I could feel the tears streaming down my face, hair whipping through the air as I increased my gait, not stopping until I reached the train tracks.

I walked along the train tracks kicking pebbles and crying, wishing I could be anybody but me. I suddenly increased my gait again, running until I reached my backdoor.

Chapter 8: El video

I ran through the backdoor and threw my stuff down. Running through the house, I desperately looked for someone to talk to, anybody to confide in. Realizing everyone was gone I ran upstairs to my room and opened my laptop. I went to the video app and began to record.

“So, umm… for anyone who doesn’t know me, I’m Rozalie Martinez.” I said, wiping away tears. “Lately it seems as if everyone hates me, and I don’t think I can take it anymore. My house isn’t even my safe haven anymore.” I paused and stared at the ceiling.

I sighed. “Well, umm… no one knows this. But in 5th grade I was abused and put in foster care. It was probably the scariest thing that’s ever happened to me.” I sighed again. “Gosh, I don’t even know why I’m telling you people this, why would y’all care?”

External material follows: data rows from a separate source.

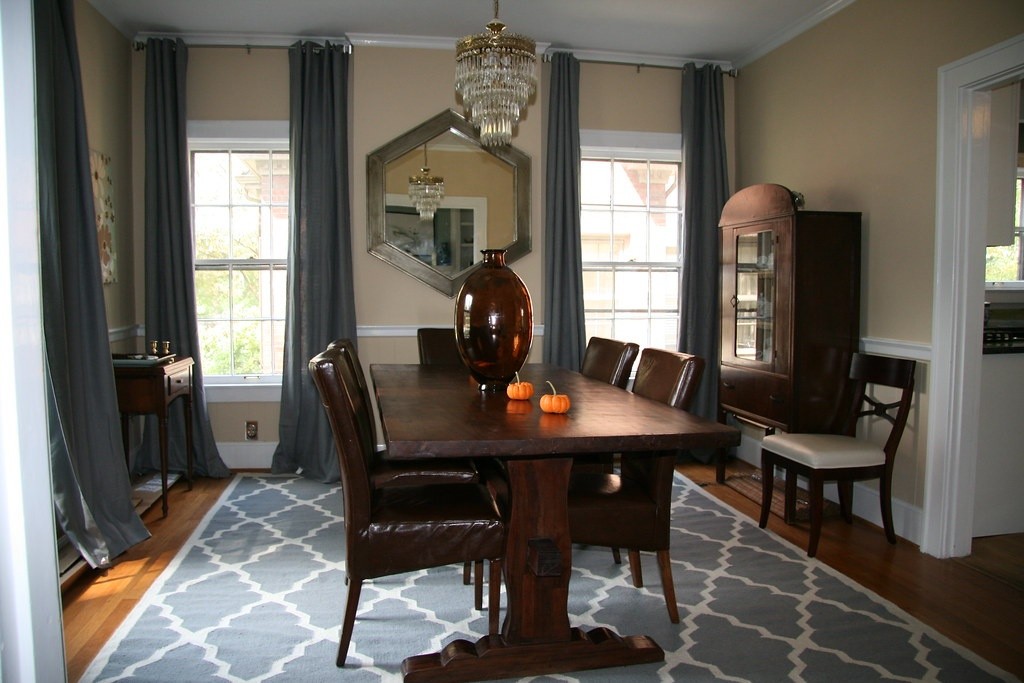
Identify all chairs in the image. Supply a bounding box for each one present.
[567,349,706,624]
[307,328,506,667]
[576,337,640,563]
[755,354,916,556]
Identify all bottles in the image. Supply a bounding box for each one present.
[454,250,533,392]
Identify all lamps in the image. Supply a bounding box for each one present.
[453,0,537,147]
[409,143,445,222]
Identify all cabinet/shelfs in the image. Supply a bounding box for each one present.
[450,209,474,273]
[717,183,861,525]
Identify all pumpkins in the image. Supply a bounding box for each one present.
[507,371,534,400]
[539,413,569,428]
[506,399,532,414]
[539,381,570,413]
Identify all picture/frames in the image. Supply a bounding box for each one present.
[386,210,436,256]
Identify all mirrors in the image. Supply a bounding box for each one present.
[365,108,533,298]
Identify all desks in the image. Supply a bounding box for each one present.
[108,356,195,517]
[370,363,742,683]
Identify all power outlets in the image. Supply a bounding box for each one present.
[245,421,258,440]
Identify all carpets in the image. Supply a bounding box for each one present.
[77,468,1021,683]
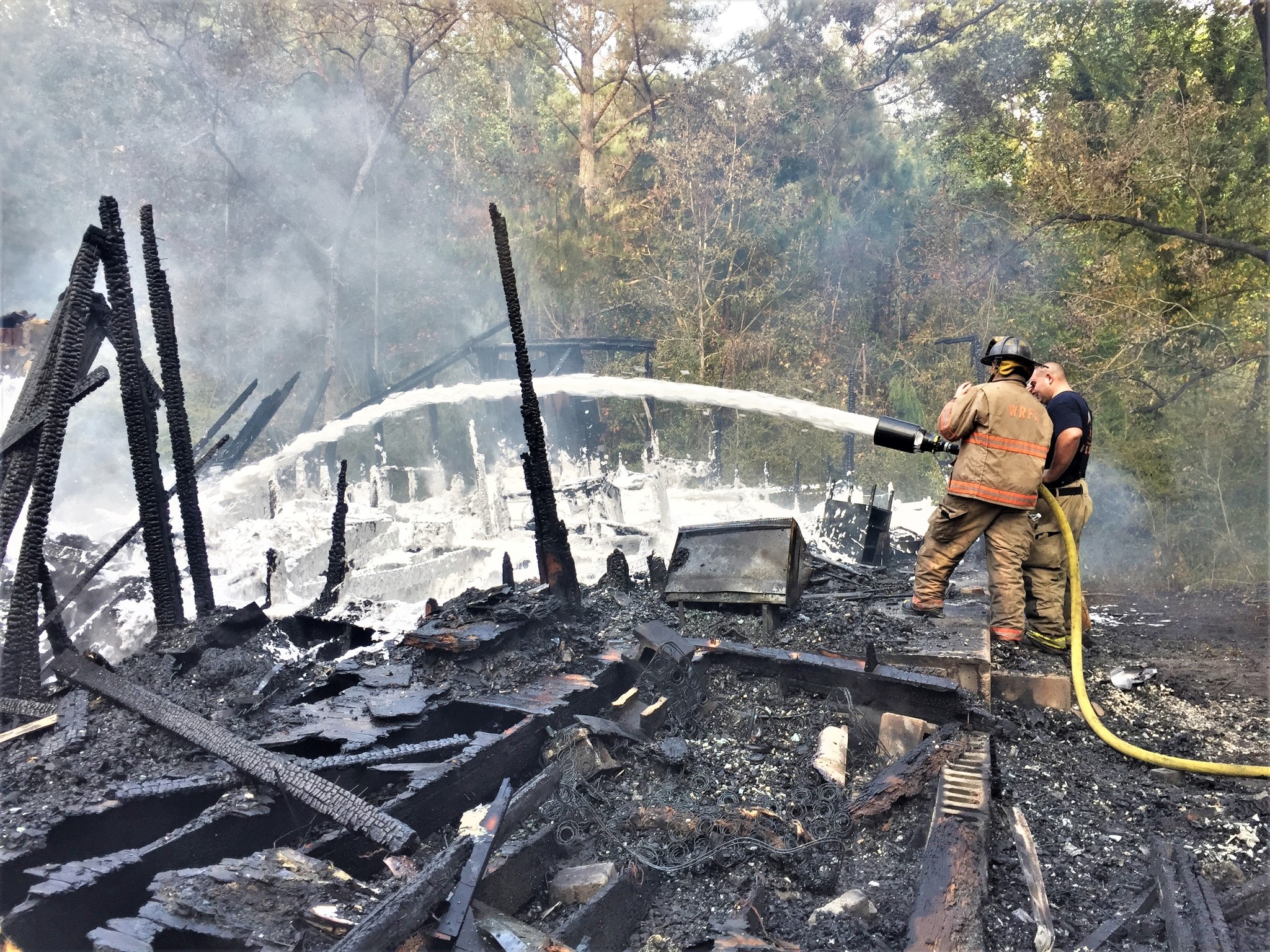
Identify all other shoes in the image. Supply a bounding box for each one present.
[900,599,942,618]
[1018,635,1061,656]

I started crying again, the tears flooding my eyes, everything becoming blurry. “I can’t take this anymore… life is too hard. Too many heartbreaks, and false promises, and fake friends. I tried doing what my counselor said and that didn’t work. I tried making new friends and that sure as hell didn’t work. Ii just can’t do this anymore.” I wiped my tears. “I guess this is a good bye guys. Forever.”

I stopped recording and uploaded it to my Facebook account.

I was getting tons of texts and I refused to look at them. I paced back and forth tears falling to the ground. I slid to the floor and sobbed.

My mind was on go mode. I ran to my mom’s the bathroomand grabbed her bottle of Seroquel. I popped the whole bottle and then laid in the tub with my phone in hand. I began reading the messages, my vision becoming blurrier and blurrier.

I cried softly, gasping for air, finding it was harder and harder to breathe. My mouth became dry and my fingers became numb. I heard someone burst into the house, wait, no. More than one, several. My mother came running into the bathroom.

She laid eyes on me and instantly fell to the ground and sobbed. “Hija!!!” She held my hand. “We’re gonna get help”

I heard someone dialing 911.

Sirens, lots of sirens. I was put on a stretcher and hauled into the ambulance truck. It took me a while to realize who was in the truck with me. It was Marianne.

Suddenly, everything started to fade. And I whispered, “You did this.”

She gently laid her hand on my chest and began to sob. “I’m so sorry. I didn’t mean it. Don’t leave! Can you hear me…?”

Her face was the last thing I saw before I died.